# Need a video on nested for loops or written explaination?

I watched the video below and am curious how to I do nested for loops that contain more than 2 for loops ?

I don't understand how to reverse the pyramid does anyone know? By reverse I mean 5 hashes on the top and 1 on the bottom.

What is a nested while loop and a nested do while loop?

And i generally need a better video on nested for loops in c.

Any suggestions? Please do not post a video that is considered cheating on the Mario assignment.

Thanks

Flipping mario can be done by changing just the outer loop, if it were going from `0` (inclusive) to number of rows `n` (exclusive), you could let it go from `n-1` (inclusive) to `0` (inclusive), remember to decrement instead of increment the loop counter then.

Alternatively, you could replace any occurrence of the loop counter in the outer loop's body by `n-1` minus the loop counter, again mapping range `0` to `n-1` to range `n-1` to `0`. I'd go with changing the outer loop instead.

As in the body of a loop there could be about anything, also any kind of loop, nesting loops, and also nesting different kinds of loops, could be done to any level. If the body of the loop does not influence the loop condition (especially does not change loop variable), then you could interpret it as the body done several times. For the duration of one iteration, the loop variable could be treated as a constant.

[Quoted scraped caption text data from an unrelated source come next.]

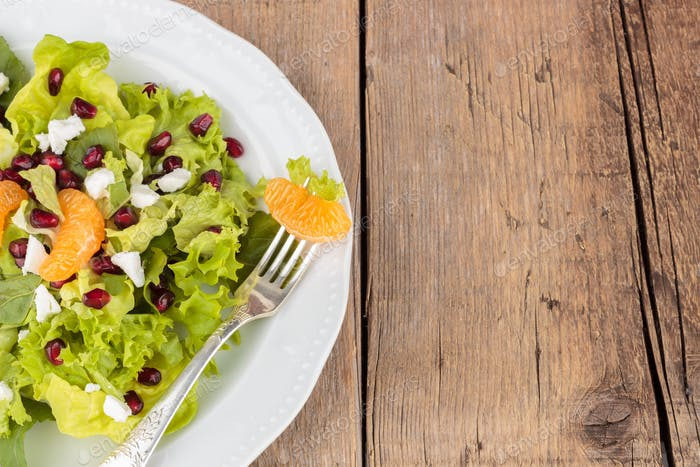 Healthy salad with pomegranate and mandarins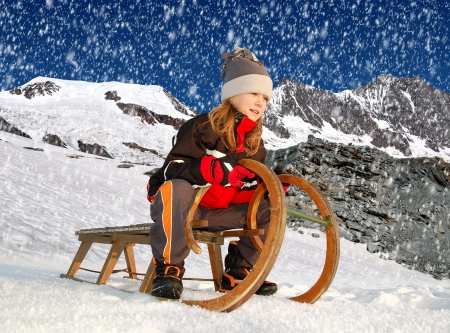 girl on a sleigh  Stock Photo - 17079311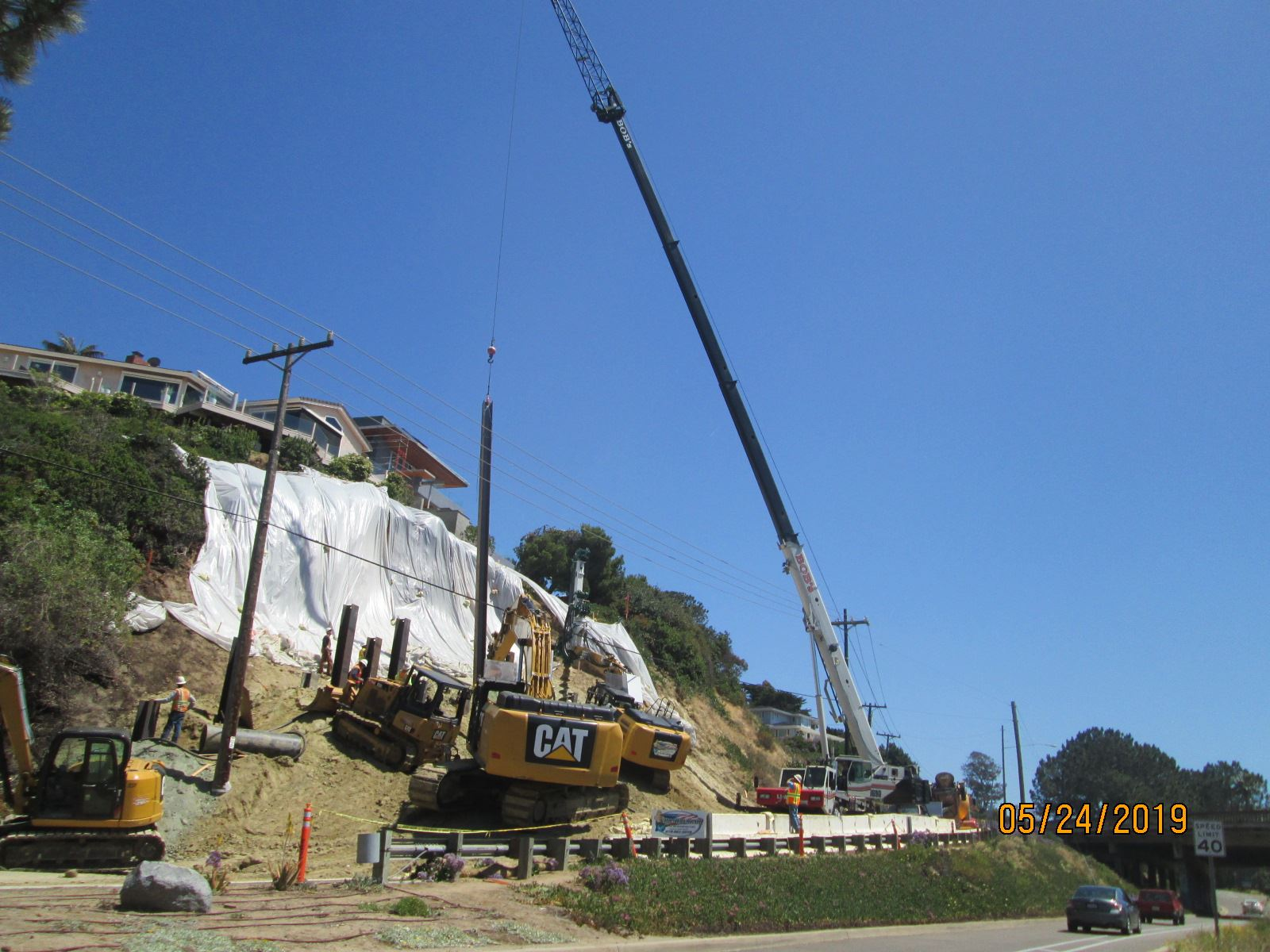 Crane lowers beam at Jimmy Durante Boulevard bluff slide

You asked for a nested while loop, I have one nested in for loops:

``````/* Pythagoras */
int a, b, c;
int n = 15;
for (a = 1; a < n; a++)
{
c = a;
for (b = a+1; b <= n; b++)
{
while (a*a + b*b > c*c)
{
c++;
}
if (a*a + b*b == c*c)
{
printf("%d**2+%d**2=%d**2\n", a, b, c);
}
}
}
``````

My inner while loop uses several variables from outside outer loop's counter variables `a` and `b`, and its own `c`. In this case, I want to keep the value of `c` between subsequent iterations of the second loop to save some iterations, so I initialize it before the second loop.

Also, a for loop is like a while loop where loop control is all in the head.

``````for (A; B; C)
D;
``````

is equivalent to

``````{
A;
while (B)
{
D;
C;
}
}
``````

In the while version, you would have to find the end of the loop first to check the kind of iteration, in the for loop it's nicely gathered in the first line, although the while loop is better representing the order of execution.

do while loops differ from regular while loops in that they run at least once. You'd use them for example for input you want to repeat on bad data (featuring for-loop nested in do-while loop):

``````int prime;
int is_prime;
do
{
printf("Please enter a prime number: ");
prime = get_int();
is_prime = (prime > 1);
for (int divider = 2; is_prime && divider * divider <= prime; divider++)
{
if (prime % divider == 0)
{
is_prime = 0;
}
}
if (!is_prime)
{
printf("%d is not a prime number. Try again.\n", prime);
}
}
while (!is_prime);
printf("Thanks for providing beautiful prime number %d.\n", prime);
``````

or you could do sorting with that, apply some partial sorting (like bubbling), and break the loop whenever the inner loop won't find something to sort:

``````int sorted;
do
{
sorted = 1;
for (int i = 0; i < n-1; i++)
{
if (arr[i] > arr[i+1])
{
int temp = arr[i];
arr[i] = arr[i+1];
arr[i+1] = temp;
sorted = 0;
}
}
}
while (!sorted);
``````

A regular while loop won't work, as you know if the array is sorted only after comparing its elements.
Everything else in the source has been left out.